AP, in a widely published story, said Bacile was 56 and “an Israeli Jew.” The wire said he was in hiding as a result of the controversy over the film and spoke “from an undisclosed location.”

Reuters identified Bacile as “an Israeli-American property developer” whose name “could have Egyptian origins.”

Or not. By midafternoon, there were doubts about whether Bacile existed.

The Atlantic reported that Steve Klein, “a self-described militant Christian activist” who told the magazine he was a consultant on the film, said Bacile is not Israeli, “most likely” not Jewish and isn’t named Bacile. Klein said he didn’t know Bacile’s real name.

Jeffrey Goldberg, who wrote the Atlantic story, said falsely citing Jewish backing for the film could have “serious ramifications” in the Middle East and elsewhere. “If Jews made it, so be it,” he said. “But hiding behind allegedly Jewish [filmmakers and donors] is doubly pernicious. The movie is an attack on Islam, but claiming that Jews made it is a direct attack on Jews.”

The apparent mis-reporting of Bacile’s identity triggered a series of “updates’’ from media sources, but no direct admissions that earlier reports were incorrect.

In a subsequent dispatch, the Journal described Bacile as “the purported ­filmmaker” and said he had gone “into hiding.” The paper said it could no longer reach “the man calling himself Mr. Bacile,” nor could it find any record of him in the United States or Israel.
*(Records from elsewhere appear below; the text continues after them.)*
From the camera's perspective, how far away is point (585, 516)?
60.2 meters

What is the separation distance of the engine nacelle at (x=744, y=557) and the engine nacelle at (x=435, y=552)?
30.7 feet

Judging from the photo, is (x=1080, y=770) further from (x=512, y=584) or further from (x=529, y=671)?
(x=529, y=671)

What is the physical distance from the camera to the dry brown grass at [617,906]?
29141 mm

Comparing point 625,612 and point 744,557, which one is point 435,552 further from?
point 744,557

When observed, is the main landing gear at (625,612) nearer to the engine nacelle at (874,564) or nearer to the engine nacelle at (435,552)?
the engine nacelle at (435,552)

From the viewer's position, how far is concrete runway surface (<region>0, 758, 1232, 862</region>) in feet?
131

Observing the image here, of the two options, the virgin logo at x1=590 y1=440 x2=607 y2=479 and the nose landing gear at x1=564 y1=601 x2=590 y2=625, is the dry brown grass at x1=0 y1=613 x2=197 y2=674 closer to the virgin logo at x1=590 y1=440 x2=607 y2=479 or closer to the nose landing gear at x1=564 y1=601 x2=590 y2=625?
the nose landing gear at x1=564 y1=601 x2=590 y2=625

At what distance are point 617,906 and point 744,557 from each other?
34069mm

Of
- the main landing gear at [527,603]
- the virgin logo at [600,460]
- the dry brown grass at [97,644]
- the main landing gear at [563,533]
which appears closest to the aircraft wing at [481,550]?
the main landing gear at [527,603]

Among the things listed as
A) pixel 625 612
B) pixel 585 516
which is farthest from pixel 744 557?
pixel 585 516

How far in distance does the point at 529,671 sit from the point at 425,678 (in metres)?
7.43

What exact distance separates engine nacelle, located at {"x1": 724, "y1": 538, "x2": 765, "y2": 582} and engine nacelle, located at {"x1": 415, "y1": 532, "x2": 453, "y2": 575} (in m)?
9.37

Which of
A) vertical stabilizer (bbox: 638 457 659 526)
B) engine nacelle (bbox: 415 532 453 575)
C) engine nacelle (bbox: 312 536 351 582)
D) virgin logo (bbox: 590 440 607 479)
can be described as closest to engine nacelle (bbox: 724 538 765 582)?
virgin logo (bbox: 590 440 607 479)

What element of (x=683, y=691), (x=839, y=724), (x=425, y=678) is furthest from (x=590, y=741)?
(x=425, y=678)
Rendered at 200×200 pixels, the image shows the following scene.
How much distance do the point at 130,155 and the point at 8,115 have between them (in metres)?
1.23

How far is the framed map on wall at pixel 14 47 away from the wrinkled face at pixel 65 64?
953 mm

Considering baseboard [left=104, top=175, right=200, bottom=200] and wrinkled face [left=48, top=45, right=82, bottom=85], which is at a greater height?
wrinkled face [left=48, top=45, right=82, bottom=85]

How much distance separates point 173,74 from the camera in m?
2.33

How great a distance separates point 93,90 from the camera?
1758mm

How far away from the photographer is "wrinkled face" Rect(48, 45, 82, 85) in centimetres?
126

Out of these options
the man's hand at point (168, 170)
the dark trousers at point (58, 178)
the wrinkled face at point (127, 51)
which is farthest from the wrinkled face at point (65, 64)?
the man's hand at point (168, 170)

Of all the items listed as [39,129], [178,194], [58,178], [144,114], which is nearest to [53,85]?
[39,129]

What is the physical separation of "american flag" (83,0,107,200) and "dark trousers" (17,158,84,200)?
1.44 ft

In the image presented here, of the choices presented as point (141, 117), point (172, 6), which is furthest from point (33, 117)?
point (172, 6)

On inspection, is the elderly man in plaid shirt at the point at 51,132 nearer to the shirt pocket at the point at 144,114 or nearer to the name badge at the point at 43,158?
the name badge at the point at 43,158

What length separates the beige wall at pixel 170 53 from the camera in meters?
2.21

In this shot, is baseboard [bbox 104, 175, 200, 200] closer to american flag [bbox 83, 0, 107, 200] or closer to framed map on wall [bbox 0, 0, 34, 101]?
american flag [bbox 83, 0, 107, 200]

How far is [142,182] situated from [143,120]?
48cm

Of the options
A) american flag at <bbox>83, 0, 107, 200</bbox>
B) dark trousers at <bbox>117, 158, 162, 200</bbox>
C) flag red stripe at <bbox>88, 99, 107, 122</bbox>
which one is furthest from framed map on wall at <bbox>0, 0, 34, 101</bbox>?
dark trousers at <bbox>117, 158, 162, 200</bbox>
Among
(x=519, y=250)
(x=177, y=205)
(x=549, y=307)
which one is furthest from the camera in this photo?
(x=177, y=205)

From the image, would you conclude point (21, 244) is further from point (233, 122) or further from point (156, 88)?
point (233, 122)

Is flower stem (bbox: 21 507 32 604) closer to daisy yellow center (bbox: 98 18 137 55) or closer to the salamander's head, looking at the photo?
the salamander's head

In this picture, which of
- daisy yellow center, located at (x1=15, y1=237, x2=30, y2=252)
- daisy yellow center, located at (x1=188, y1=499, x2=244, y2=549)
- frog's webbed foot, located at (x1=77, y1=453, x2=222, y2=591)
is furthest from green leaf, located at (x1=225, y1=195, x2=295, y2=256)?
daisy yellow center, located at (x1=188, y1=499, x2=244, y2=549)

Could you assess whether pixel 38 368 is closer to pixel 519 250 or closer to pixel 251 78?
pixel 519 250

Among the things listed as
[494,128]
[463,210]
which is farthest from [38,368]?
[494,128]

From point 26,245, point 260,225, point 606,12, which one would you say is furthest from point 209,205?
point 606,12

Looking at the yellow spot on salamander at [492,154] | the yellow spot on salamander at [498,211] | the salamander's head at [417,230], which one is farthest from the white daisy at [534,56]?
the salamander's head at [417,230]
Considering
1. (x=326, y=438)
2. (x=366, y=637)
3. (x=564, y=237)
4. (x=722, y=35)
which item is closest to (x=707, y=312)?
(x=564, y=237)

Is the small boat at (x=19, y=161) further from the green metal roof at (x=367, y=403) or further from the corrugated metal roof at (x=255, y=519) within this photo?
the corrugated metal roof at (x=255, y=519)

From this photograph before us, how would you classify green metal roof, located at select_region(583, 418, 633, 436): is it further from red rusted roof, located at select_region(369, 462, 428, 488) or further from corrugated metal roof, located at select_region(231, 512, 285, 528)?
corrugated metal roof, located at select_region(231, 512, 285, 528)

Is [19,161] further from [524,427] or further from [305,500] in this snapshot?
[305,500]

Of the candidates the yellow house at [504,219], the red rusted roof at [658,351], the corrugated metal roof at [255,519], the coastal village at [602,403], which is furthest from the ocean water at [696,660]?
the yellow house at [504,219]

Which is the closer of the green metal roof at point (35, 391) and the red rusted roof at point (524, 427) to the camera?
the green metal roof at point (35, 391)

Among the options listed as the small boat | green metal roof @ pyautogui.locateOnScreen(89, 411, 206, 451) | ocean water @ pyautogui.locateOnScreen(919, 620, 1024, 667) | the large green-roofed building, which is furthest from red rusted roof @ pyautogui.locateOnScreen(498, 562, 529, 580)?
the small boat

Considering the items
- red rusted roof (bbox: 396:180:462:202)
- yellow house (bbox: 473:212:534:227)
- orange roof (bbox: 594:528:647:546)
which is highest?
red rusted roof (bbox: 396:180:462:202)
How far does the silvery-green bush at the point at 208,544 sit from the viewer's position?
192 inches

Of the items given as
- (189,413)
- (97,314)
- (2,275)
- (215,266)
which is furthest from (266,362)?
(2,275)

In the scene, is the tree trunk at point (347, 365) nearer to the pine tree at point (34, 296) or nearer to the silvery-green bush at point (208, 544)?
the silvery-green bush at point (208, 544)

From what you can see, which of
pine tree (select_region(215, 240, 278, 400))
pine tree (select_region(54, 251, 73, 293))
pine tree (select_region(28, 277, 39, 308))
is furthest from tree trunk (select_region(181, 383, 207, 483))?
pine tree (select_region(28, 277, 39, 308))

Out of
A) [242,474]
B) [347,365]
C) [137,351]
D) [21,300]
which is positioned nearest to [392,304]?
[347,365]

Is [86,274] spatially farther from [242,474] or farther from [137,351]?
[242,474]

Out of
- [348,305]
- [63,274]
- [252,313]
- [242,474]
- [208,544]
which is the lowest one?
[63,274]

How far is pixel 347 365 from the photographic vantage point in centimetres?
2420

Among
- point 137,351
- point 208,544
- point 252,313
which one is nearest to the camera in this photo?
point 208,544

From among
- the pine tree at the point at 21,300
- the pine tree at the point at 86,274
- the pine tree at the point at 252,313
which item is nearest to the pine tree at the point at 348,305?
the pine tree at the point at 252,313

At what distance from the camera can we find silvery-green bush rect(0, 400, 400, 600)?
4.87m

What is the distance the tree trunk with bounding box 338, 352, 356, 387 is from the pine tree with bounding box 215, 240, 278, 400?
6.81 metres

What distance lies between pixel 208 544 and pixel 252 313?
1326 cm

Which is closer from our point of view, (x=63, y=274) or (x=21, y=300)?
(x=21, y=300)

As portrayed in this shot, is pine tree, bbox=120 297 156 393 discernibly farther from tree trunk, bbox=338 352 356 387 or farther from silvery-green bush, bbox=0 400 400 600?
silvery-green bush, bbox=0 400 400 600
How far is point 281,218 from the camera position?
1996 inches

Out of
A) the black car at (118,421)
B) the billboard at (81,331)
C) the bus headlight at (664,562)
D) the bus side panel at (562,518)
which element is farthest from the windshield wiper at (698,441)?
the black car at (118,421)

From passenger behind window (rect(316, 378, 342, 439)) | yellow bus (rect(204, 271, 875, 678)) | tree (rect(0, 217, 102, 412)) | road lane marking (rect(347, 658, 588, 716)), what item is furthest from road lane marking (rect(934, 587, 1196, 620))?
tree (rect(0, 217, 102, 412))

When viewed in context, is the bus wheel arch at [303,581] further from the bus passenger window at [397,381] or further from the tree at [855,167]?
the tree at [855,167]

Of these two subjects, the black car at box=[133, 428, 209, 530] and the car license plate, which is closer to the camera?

It did not explain how a man who apparently doesn’t exist could go “into hiding.” A spokeswoman for the newspaper, Ashley Huston, declined to comment: “We don’t publicly discuss our newsgathering,” she said.

AP also cast doubt on its own reporting later on Wednesday with a story that said “some key facts” about Bacile had “crumbled,” such as his name, religious background and national origin.

An AP spokesman, Paul Colford, declined to say whether the wire service’s earlier story had been wrong. “We continue to report this story and gather new information to explain the origins of the movie and the individuals behind it,” said Colford.